Jsmoody, have you considered an inboard boat. For the needs you are describing I would highly recommend an inboard v8 boat or a sport jet to seat 6 adults and run 20-30 mile stretches of river.


----------



## jsmoody (Jul 22, 2016)

I have thought about it. I don't like the weight issue for one thing. That boat with an inboard v8 would be 1500-1700 lbs before I even stepped in it. If I ever did in fact beach it I don't know how I'd ever move it.


----------



## MjinPa (Jul 22, 2016)

Just to give you an idea, I run a kingfisher 1875 extreme shallow with 200 sport jet. I routinely beach the boat on the shoreline to let the kids out to play in the water. I do have a uhmw bottom but I can push the boat back out into the water by myself without a problem. My boat is lighter than the v8 boats but they run most of the same water I do. I occasionally like to run the real shallow stuff cause it's just plain fun. Unless you really plan on pushing the limits in the shallows a 12 degree v8 or sport jet boat would handle the depths that you stated you would like to run. Full windshield and top are nice for those long rides too. I guess my point as far as weight is concerned is that a 2072 Jon with a large outboard is not gonna be any fun to get unstuck if you stick it bad either. You are still gonna need a bunch of friends and maybe a winch to get back into deep enough water. I think that once you learn to read the water, it's just a matter of staying away from the real shallow stuff and knowing the limits of the boat. Only other thing I can add is I would much rather listen to the exhaust note of a v8 for 20-30 miles than a sport jet or outboard.


----------



## jsmoody (Jul 22, 2016)

No doubt about the engine noise. I've heard sport jets are loud. Then again, I can't see how much louder they can be than all the 2 stroke outboards on the river. Mine is pretty loud. I've seriously considered sport jets, and am not opposed to it at all. My questions about those are really more about life expectancy vs an outboard. I would really like to have one in a boat. I haven't been able to find much info on what it would cost to get a new one. It makes a lot of sense though to go for an extra 100 hp for the same weight.


----------



## MjinPa (Jul 22, 2016)

Different manufacturers go to different lengths to quite them down. Honestly my 200 isn't that bad and the performance is great. As far as life expectancy goes it's like anything else. Take care of it with good maintenance. They took care of the reed issues the earlier ones had. Biggest failure u will hear about is the low pressure fuel pump or lift pump. It's a cheap pump and an easy fix.

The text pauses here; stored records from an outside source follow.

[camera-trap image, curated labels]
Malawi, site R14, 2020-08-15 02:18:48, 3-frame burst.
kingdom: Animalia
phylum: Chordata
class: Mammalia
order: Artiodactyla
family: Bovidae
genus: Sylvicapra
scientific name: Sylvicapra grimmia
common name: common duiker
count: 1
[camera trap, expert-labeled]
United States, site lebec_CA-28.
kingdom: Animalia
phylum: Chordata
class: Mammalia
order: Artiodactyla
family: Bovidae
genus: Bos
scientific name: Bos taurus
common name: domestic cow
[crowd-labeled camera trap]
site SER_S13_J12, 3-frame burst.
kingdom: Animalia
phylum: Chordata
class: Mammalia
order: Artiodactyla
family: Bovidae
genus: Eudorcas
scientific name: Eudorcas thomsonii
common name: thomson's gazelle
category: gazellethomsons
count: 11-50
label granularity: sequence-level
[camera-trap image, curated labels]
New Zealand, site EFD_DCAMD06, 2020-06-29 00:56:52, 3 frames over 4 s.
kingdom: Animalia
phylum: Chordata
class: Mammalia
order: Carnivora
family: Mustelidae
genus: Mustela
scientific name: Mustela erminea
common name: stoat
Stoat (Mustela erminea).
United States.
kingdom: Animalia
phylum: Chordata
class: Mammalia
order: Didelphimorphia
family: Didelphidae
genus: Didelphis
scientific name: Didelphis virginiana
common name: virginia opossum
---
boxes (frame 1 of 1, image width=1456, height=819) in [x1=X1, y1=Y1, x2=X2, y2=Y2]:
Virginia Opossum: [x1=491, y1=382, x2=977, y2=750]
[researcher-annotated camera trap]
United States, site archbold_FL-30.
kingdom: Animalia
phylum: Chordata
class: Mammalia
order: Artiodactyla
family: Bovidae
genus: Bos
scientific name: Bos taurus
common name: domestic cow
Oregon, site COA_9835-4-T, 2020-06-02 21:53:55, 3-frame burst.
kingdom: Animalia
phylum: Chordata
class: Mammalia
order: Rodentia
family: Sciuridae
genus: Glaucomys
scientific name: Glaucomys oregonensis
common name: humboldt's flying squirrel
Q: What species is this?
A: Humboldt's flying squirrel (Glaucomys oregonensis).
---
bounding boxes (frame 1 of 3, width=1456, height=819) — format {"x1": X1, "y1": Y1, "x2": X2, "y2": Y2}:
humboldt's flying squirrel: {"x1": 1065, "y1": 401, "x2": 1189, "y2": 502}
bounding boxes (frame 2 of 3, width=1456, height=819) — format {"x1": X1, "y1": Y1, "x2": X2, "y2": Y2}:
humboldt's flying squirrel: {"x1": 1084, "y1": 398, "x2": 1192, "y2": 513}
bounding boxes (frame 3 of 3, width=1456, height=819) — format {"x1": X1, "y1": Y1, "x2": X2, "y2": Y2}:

Most carry a spare so it can be changed on the water. The sport jet boats are fun. I was just thinking v8 because of your need to be hauling 6 adults at times plus some gear I'd imagine. The sport jets can haul that weight but my boat loses a little bit of its sporty feel when weighed down. I guess the best advice I can give is test drive whatever you can and go with what feels best.


----------



## jsmoody (Jul 22, 2016)

Unfortunately im in Mississippi and i dont know of anywhere i could test drive a similar boat. If i end up with one im going to take it on as a custom project with my boat builder.


----------



## MjinPa (Jul 22, 2016)

That makes it tough if u can't drive a few different boats to see what you like best. Custom builder should be able to point you in the right direction though. If you do end up going the sport jet route, be sure to get a stomp grate for clearing the pump of debris. I don't use mine often but it's real convenient when the intake grate clogs. Only other thing to be aware of with the sport jets is the stock reverse bucket sucks. U can have extensions welded to the bucket or go with an aftermarket bucket that will actually give u reverse. Good luck with it.


----------



## amk (Jul 24, 2016)

For that boat and 5-6 people you absolutely need the 250 guaranteed. If you do the inboard maybe not.


----------



## jsmoody (Jul 24, 2016)

Im almost certain now the boat will have a sport jet. I priced them and have several choices of dealers nearby to install and rig it for me. It wont be that boat unless its still available later this year. My dear bride has put the brakes on watersports until we finish building. But that gives me plenty of time to figure out a floor plan.


----------